__Exercise__. Starting at the line containing "Among the given options" and ending at the last line of the material, can you write out those lines again with "green bud" renamed to "green shoot" and nothing else altered?

Dataset rows
## Start

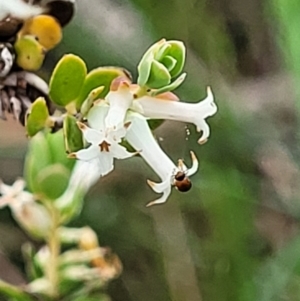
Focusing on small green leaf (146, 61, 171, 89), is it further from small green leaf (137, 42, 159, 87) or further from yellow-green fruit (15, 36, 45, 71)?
yellow-green fruit (15, 36, 45, 71)

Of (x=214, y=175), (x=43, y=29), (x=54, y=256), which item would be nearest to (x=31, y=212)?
(x=54, y=256)

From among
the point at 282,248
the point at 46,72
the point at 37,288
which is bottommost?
the point at 282,248

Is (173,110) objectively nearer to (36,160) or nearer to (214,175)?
(36,160)

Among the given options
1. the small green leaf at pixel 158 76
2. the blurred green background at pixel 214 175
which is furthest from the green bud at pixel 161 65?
the blurred green background at pixel 214 175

## End

__Written answer__.
Among the given options
1. the small green leaf at pixel 158 76
2. the blurred green background at pixel 214 175
which is furthest from the green shoot at pixel 161 65?
the blurred green background at pixel 214 175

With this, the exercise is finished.